### [Data listing]
· · · · · · ·

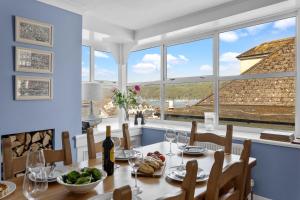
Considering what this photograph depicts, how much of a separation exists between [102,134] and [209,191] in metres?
2.30

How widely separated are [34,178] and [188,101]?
2914 millimetres

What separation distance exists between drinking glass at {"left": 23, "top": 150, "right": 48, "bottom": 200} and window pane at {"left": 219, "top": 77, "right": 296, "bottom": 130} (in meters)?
2.63

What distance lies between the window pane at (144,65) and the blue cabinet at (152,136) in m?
0.98

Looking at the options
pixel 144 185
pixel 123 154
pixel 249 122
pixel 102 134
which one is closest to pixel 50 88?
pixel 102 134

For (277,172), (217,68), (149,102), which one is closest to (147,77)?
(149,102)

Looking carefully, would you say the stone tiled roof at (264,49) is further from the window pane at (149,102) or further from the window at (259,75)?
the window pane at (149,102)

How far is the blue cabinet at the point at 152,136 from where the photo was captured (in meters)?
3.48

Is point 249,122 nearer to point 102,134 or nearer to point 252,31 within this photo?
point 252,31

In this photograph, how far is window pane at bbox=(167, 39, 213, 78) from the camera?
3.46 m

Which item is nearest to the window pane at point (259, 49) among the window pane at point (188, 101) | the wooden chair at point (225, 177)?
the window pane at point (188, 101)

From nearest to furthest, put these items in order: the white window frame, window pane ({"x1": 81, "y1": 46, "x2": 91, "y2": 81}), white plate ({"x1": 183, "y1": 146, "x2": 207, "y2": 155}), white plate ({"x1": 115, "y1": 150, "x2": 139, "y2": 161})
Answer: white plate ({"x1": 115, "y1": 150, "x2": 139, "y2": 161}) < white plate ({"x1": 183, "y1": 146, "x2": 207, "y2": 155}) < the white window frame < window pane ({"x1": 81, "y1": 46, "x2": 91, "y2": 81})

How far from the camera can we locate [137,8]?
2938 millimetres

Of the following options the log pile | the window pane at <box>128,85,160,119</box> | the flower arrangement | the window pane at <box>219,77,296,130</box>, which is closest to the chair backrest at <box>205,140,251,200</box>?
the window pane at <box>219,77,296,130</box>

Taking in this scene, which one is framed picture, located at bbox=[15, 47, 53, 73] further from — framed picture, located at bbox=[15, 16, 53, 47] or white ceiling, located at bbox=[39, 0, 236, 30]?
white ceiling, located at bbox=[39, 0, 236, 30]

· · · · · · ·

### [What you have to do]
Copy every line above word for word and exclude the pictures.

### [Written response]
Considering what this photograph depicts, how much of a separation exists between [102,134] and [209,191] in metres?
2.30

How widely separated are [34,178] and [188,101]?
2914 millimetres

What separation distance exists between drinking glass at {"left": 23, "top": 150, "right": 48, "bottom": 200} and window pane at {"left": 219, "top": 77, "right": 296, "bottom": 130} (in meters)?
2.63

What distance lies between the window pane at (144,65) and the blue cabinet at (152,136) in m?
0.98

Looking at the options
pixel 144 185
pixel 123 154
pixel 249 122
pixel 102 134
which one is closest to pixel 50 88?
pixel 102 134

For (277,172), (217,68), (149,102), which one is closest to (147,77)?
(149,102)

Looking carefully, would you say the stone tiled roof at (264,49) is further from the window pane at (149,102) or further from the window at (259,75)?
the window pane at (149,102)

How far is the blue cabinet at the point at 152,136 from where the photo was captured (in meters)?
3.48

Is point 249,122 nearer to point 102,134 or nearer to point 252,31 within this photo?
point 252,31

In this photograph, how far is window pane at bbox=(167, 39, 213, 78) from the camera?
3.46 m

Which item is nearest to the window pane at point (259, 49) among the window pane at point (188, 101) | the wooden chair at point (225, 177)?
the window pane at point (188, 101)

From nearest to furthest, put these items in order: the white window frame, window pane ({"x1": 81, "y1": 46, "x2": 91, "y2": 81}), white plate ({"x1": 183, "y1": 146, "x2": 207, "y2": 155}), white plate ({"x1": 115, "y1": 150, "x2": 139, "y2": 161})
Answer: white plate ({"x1": 115, "y1": 150, "x2": 139, "y2": 161}) < white plate ({"x1": 183, "y1": 146, "x2": 207, "y2": 155}) < the white window frame < window pane ({"x1": 81, "y1": 46, "x2": 91, "y2": 81})

How far from the camera can we locate [137,8]?
2938 millimetres

Of the following options the log pile | the window pane at <box>128,85,160,119</box> | the flower arrangement | the window pane at <box>219,77,296,130</box>, which is closest to the chair backrest at <box>205,140,251,200</box>?
the window pane at <box>219,77,296,130</box>

Taking in this scene, which one is framed picture, located at bbox=[15, 47, 53, 73] further from — framed picture, located at bbox=[15, 16, 53, 47] or white ceiling, located at bbox=[39, 0, 236, 30]?
white ceiling, located at bbox=[39, 0, 236, 30]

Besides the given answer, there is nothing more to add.